It was salutary to see the recent comments of the chairman of the Hackney & Leyton Football League, Mr Johnnie Walker, about the adequacy of the plans for supporting grass-roots football on Hackney Marshes. He's not happy - and with good reason!
As the founder of a London-wide football league struggling to survive shortages of pitches and referees - the reason I became a qualified referee myself! - Hackney Marshes was a godsend. Even so, for most of our student players from overseas it must have been a strange introduction to British sporting life getting up at an unearthly hour on a Sunday morning, struggling to find the Marshes by public transport, taking a long walk to the very furthest pitch and finally recuperating under cold showers on a concrete floor in what appeared to be an overcrowded tin shack. What bliss when the first wonderfully-surfaced football pitches were laid out in Finsbury Park.

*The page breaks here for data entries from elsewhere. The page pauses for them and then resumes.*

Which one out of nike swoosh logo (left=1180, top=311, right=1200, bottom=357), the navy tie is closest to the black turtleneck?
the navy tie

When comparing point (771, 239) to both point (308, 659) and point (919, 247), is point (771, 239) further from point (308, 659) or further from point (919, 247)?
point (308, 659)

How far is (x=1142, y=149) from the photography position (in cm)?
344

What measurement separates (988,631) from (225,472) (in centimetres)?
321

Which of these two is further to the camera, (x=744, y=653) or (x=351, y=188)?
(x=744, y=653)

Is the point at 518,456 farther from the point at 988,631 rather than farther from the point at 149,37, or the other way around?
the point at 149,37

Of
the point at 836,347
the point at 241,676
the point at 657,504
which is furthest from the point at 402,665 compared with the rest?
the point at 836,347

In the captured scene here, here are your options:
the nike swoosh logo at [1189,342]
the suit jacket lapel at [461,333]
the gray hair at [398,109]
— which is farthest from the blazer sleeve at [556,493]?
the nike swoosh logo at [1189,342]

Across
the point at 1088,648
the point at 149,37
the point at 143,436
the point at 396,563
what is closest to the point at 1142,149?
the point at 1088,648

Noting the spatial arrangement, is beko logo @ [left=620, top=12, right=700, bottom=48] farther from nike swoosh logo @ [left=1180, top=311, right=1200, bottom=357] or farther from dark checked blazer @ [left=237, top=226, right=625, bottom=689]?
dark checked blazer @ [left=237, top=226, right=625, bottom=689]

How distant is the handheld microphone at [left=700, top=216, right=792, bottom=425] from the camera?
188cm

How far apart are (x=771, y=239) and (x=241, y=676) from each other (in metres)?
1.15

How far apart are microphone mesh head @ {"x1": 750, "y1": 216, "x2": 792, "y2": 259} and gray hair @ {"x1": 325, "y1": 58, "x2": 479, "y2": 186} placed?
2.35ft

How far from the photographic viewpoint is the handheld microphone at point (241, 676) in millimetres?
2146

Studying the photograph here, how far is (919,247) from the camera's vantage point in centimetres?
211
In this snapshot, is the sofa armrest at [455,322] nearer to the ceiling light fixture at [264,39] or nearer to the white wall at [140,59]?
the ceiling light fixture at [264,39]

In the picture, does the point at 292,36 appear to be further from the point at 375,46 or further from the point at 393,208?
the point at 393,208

Mercifully, that was all a good time ago. Proposals for "world-class facilities" on Hackney Marshes are all the more welcome. However, they must not result in the kind of disruption that can shatter the morale of many amateur leagues and players. I guess Mr Walker knows what he's talking about. It looks like he also knows the need to keep up constant pressure to ensure that politicians' and architects' 'visions' actually work out for the benefit of ordinary people. All power to his elbow.